**Exercise:** Reproduce each of the following entries word for word.

## START

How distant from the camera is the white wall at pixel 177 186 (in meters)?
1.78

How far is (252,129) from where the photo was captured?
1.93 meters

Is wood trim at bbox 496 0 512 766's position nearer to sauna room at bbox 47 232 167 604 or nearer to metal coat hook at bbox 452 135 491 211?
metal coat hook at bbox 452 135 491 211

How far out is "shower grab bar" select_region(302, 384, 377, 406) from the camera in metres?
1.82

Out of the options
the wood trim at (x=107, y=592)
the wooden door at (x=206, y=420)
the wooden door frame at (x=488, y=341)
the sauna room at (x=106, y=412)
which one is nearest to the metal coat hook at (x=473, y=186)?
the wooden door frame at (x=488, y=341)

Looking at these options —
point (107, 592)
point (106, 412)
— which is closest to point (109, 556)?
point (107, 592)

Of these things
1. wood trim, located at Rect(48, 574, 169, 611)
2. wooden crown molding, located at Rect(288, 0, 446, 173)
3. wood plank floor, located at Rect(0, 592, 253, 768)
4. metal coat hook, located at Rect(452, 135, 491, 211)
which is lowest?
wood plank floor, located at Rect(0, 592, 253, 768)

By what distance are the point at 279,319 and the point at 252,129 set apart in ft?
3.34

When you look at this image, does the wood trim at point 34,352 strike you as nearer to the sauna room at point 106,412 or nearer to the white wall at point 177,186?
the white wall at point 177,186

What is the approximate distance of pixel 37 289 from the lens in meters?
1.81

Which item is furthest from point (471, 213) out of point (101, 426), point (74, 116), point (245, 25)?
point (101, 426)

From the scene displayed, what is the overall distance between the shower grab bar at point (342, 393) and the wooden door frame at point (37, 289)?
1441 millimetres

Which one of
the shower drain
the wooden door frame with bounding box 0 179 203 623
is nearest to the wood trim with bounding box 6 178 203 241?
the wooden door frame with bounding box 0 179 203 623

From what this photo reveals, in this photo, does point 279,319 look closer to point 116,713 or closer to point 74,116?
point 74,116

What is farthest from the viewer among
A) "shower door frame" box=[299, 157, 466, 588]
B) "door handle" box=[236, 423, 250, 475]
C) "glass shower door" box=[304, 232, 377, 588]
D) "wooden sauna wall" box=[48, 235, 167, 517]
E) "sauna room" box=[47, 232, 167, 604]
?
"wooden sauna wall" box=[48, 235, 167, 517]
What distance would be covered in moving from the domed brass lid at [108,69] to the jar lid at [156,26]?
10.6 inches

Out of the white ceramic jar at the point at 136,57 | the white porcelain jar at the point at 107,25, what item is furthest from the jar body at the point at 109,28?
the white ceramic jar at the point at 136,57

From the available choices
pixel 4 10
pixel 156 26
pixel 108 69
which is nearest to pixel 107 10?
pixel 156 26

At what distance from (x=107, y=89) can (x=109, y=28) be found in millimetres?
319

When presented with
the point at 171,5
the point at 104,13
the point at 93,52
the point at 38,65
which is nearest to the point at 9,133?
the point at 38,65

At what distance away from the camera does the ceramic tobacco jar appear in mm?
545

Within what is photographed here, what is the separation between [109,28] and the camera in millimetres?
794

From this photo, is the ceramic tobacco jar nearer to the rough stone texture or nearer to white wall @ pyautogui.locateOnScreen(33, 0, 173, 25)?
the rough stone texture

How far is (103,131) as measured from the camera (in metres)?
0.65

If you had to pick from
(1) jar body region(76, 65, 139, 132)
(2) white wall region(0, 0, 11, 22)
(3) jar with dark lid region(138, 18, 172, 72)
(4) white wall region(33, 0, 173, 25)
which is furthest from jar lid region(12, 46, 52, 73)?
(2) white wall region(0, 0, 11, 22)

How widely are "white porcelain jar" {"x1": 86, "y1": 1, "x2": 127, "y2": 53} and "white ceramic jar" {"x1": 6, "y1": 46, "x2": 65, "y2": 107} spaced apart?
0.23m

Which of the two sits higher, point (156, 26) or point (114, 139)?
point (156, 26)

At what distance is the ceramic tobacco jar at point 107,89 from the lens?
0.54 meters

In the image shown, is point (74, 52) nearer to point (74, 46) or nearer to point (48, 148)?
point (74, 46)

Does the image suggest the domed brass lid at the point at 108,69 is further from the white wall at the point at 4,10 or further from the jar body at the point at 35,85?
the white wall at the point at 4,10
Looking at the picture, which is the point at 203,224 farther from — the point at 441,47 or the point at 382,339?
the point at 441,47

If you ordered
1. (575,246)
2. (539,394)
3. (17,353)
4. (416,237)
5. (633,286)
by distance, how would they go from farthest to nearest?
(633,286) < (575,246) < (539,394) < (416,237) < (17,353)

## END

**Reply:**
How distant from the camera is the white wall at pixel 177 186 (in meters)?
1.78

How far is (252,129) from where the photo was captured?
1.93 meters

Is wood trim at bbox 496 0 512 766's position nearer to sauna room at bbox 47 232 167 604 or nearer to metal coat hook at bbox 452 135 491 211?
metal coat hook at bbox 452 135 491 211

How far out is "shower grab bar" select_region(302, 384, 377, 406) from the camera in metres?
1.82

Out of the options
the wood trim at (x=107, y=592)
the wooden door at (x=206, y=420)
the wooden door frame at (x=488, y=341)
the sauna room at (x=106, y=412)
which one is nearest to the metal coat hook at (x=473, y=186)?
the wooden door frame at (x=488, y=341)

Looking at these options —
point (107, 592)
point (106, 412)
— which is closest to point (109, 556)?
point (107, 592)

Of these things
1. wood trim, located at Rect(48, 574, 169, 611)
2. wooden crown molding, located at Rect(288, 0, 446, 173)
3. wood plank floor, located at Rect(0, 592, 253, 768)
4. metal coat hook, located at Rect(452, 135, 491, 211)
which is lowest?
wood plank floor, located at Rect(0, 592, 253, 768)

By what distance are the point at 279,319 and the point at 252,129 set apart in ft?
3.34

When you look at this image, does the wood trim at point 34,352 strike you as nearer to the sauna room at point 106,412 or nearer to the white wall at point 177,186?
the white wall at point 177,186

What is the approximate distance of pixel 37 289 from the lens in meters?
1.81

Which item is furthest from point (471, 213) out of point (101, 426), point (74, 116), point (245, 25)?
point (101, 426)

From the scene displayed, what is the overall distance between the shower grab bar at point (342, 393) and the wooden door frame at point (37, 289)?
1441 millimetres

Which one of
the shower drain
the wooden door frame with bounding box 0 179 203 623
is nearest to the wood trim with bounding box 6 178 203 241?
the wooden door frame with bounding box 0 179 203 623

From what this photo reveals, in this photo, does point 279,319 look closer to point 116,713 or closer to point 74,116?
point 74,116

What is farthest from the viewer among
A) "shower door frame" box=[299, 157, 466, 588]
B) "door handle" box=[236, 423, 250, 475]
C) "glass shower door" box=[304, 232, 377, 588]
D) "wooden sauna wall" box=[48, 235, 167, 517]
E) "sauna room" box=[47, 232, 167, 604]
?
"wooden sauna wall" box=[48, 235, 167, 517]
What distance would be covered in moving from the domed brass lid at [108,69] to the jar lid at [156,26]?
10.6 inches

Out of the white ceramic jar at the point at 136,57 | the white porcelain jar at the point at 107,25, what item is furthest from the jar body at the point at 109,28?
the white ceramic jar at the point at 136,57

From the available choices
pixel 4 10
pixel 156 26
pixel 108 69
which is nearest to pixel 107 10?
pixel 156 26

At what distance from (x=107, y=89) can (x=109, y=28) be found in millimetres?
319

When presented with
the point at 171,5
the point at 104,13
the point at 93,52
the point at 38,65
which is nearest to the point at 9,133?
the point at 38,65

At what distance away from the camera does the ceramic tobacco jar appear in mm?
545

Within what is photographed here, what is the separation between [109,28] and the camera in millimetres?
794

From this photo, is the ceramic tobacco jar nearer to the rough stone texture or nearer to white wall @ pyautogui.locateOnScreen(33, 0, 173, 25)?
the rough stone texture

How far is (103,131) as measured from the camera (in metres)?
0.65

If you had to pick from
(1) jar body region(76, 65, 139, 132)
(2) white wall region(0, 0, 11, 22)
(3) jar with dark lid region(138, 18, 172, 72)
(4) white wall region(33, 0, 173, 25)
which is furthest from jar lid region(12, 46, 52, 73)?
(2) white wall region(0, 0, 11, 22)

How widely are "white porcelain jar" {"x1": 86, "y1": 1, "x2": 127, "y2": 53} and "white ceramic jar" {"x1": 6, "y1": 46, "x2": 65, "y2": 107} spaced apart?
0.23m

Which of the two sits higher, point (156, 26) or point (114, 139)?
point (156, 26)

At what distance is the ceramic tobacco jar at point 107,89 from the lens?
0.54 meters

In the image shown, is point (74, 52) nearer to point (74, 46) or nearer to point (48, 148)?
point (74, 46)

Does the image suggest the domed brass lid at the point at 108,69 is further from the white wall at the point at 4,10 or further from the jar body at the point at 35,85?
the white wall at the point at 4,10
Looking at the picture, which is the point at 203,224 farther from — the point at 441,47 or the point at 382,339?
the point at 441,47

If you ordered
1. (575,246)
2. (539,394)
3. (17,353)
4. (416,237)
5. (633,286)
by distance, how would they go from farthest to nearest?
(633,286) < (575,246) < (539,394) < (416,237) < (17,353)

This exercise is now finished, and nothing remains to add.